─── Raw data ───
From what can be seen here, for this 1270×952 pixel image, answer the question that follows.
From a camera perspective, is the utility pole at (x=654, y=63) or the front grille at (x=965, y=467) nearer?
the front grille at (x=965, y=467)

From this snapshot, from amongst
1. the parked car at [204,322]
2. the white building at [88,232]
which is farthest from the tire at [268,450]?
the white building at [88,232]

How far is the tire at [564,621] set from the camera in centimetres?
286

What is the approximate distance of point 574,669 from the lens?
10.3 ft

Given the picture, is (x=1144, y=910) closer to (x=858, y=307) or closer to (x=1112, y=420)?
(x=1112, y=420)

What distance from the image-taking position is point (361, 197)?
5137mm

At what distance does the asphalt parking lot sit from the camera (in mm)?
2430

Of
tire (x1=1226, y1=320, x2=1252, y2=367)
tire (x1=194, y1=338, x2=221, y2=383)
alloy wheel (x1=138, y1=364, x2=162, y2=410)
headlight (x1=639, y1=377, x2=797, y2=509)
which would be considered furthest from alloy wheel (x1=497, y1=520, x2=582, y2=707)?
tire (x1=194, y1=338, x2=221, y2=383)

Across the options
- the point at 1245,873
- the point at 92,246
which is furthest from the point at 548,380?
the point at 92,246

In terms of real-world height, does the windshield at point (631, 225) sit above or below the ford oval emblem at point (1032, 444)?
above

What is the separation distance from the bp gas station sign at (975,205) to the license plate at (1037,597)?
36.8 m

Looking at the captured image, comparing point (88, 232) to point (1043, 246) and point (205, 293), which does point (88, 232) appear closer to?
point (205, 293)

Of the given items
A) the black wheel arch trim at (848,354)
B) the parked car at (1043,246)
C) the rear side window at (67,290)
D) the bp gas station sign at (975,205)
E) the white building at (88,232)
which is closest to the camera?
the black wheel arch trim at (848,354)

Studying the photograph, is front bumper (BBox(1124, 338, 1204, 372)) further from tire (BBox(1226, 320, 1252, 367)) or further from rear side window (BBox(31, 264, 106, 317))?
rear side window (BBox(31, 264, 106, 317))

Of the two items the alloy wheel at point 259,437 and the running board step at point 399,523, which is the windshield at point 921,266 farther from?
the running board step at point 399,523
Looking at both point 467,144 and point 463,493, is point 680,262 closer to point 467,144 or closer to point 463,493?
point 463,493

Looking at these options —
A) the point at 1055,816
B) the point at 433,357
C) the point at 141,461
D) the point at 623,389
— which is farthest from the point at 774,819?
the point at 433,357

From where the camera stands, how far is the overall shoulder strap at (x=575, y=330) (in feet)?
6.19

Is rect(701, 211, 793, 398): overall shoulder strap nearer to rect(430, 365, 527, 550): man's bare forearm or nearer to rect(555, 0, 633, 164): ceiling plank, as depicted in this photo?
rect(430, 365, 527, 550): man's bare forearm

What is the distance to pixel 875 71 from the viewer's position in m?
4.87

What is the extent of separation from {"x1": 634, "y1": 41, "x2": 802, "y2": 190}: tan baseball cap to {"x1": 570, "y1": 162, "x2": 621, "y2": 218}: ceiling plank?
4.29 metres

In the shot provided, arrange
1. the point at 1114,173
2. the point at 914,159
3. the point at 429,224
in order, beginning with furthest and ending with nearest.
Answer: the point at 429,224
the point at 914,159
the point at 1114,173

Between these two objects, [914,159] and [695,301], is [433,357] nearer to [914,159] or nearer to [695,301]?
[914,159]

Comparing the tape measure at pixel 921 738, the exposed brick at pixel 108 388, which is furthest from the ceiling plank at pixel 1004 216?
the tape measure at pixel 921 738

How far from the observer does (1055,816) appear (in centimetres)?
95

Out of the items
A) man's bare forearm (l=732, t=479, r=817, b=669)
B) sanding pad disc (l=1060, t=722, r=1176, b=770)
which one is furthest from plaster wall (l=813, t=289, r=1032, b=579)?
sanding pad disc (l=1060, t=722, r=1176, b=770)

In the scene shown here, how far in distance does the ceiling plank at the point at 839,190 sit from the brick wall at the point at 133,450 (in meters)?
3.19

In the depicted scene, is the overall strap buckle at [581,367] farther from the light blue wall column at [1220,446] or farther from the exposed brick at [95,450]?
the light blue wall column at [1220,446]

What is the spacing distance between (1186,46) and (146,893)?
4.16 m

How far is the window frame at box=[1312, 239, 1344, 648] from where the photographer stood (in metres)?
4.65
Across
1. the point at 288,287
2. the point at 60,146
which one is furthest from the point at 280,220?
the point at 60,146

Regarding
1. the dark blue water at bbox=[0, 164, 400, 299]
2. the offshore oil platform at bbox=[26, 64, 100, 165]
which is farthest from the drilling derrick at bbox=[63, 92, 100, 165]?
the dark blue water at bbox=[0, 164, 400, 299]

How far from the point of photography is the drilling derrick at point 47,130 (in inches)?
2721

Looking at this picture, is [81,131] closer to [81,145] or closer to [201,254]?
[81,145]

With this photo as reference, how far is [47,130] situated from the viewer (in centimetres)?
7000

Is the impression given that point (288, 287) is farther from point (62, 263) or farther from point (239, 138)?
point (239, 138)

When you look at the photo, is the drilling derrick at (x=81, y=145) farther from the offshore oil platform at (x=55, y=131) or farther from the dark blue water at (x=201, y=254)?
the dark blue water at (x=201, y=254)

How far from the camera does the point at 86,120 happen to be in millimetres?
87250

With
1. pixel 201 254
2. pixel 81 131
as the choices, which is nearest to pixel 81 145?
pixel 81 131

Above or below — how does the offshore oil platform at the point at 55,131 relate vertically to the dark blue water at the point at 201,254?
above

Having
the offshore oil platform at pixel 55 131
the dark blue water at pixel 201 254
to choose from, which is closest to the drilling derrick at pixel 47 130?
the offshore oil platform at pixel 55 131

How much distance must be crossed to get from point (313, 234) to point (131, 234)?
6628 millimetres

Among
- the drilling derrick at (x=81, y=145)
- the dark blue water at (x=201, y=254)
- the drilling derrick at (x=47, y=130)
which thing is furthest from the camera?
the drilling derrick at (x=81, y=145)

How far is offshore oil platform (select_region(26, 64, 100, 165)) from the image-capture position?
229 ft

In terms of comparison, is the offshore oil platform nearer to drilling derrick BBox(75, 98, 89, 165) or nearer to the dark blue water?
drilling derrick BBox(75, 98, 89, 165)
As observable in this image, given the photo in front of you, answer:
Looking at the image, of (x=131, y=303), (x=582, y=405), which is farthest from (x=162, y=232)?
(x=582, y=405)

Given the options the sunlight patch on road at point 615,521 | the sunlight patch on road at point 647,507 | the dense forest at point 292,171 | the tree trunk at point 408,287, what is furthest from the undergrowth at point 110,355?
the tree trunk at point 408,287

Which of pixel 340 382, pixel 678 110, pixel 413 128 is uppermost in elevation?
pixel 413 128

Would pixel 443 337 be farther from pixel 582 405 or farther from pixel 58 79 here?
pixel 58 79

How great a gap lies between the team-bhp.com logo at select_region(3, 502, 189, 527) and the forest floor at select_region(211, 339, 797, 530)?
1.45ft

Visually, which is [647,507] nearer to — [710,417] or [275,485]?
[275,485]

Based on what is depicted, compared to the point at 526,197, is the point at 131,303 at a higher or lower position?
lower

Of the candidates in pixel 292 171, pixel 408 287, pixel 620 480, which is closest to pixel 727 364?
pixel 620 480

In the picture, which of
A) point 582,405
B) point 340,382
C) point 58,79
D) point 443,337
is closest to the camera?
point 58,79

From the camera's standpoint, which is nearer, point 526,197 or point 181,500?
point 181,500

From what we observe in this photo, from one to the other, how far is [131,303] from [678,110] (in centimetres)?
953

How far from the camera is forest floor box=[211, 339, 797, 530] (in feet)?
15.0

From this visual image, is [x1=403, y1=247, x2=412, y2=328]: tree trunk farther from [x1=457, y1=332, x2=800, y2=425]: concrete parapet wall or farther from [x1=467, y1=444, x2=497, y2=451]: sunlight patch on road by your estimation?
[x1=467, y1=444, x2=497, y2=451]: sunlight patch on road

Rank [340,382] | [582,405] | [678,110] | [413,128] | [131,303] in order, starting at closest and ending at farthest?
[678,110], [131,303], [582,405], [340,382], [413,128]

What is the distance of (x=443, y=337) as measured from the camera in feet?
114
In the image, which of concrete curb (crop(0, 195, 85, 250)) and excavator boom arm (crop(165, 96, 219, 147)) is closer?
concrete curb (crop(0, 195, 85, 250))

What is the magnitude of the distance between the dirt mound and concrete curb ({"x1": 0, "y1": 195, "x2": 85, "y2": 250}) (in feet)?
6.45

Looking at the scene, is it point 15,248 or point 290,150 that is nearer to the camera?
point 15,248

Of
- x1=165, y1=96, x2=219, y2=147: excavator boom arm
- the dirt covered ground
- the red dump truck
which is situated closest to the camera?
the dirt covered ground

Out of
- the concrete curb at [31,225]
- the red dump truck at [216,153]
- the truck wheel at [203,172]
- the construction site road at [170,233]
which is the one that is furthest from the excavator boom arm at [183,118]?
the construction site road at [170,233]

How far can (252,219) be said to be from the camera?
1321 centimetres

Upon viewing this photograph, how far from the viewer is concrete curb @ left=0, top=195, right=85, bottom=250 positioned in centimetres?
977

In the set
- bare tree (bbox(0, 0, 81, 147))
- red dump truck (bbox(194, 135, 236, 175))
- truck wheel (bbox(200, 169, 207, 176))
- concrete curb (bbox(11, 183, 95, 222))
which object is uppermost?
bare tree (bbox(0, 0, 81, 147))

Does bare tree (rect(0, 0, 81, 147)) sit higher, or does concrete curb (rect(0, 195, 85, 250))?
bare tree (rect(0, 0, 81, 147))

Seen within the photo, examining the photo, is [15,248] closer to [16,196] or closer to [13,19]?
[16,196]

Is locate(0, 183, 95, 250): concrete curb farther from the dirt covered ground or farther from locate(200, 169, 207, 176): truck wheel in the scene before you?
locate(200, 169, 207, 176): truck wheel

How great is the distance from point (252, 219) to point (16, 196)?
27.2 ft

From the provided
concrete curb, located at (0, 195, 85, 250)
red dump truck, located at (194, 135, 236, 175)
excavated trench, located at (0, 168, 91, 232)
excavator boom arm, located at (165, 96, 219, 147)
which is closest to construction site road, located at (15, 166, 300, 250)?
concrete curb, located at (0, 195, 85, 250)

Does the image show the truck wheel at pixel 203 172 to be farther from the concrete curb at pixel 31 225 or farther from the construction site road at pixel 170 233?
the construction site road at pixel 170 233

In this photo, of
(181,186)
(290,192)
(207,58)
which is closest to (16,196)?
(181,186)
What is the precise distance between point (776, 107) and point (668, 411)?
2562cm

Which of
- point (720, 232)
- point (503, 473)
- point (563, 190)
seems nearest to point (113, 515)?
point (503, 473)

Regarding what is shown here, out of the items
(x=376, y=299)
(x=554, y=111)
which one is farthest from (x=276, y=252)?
───
Written exercise:
Count the lines of the records above that contain the string "image" and give only that number.

Task output:
9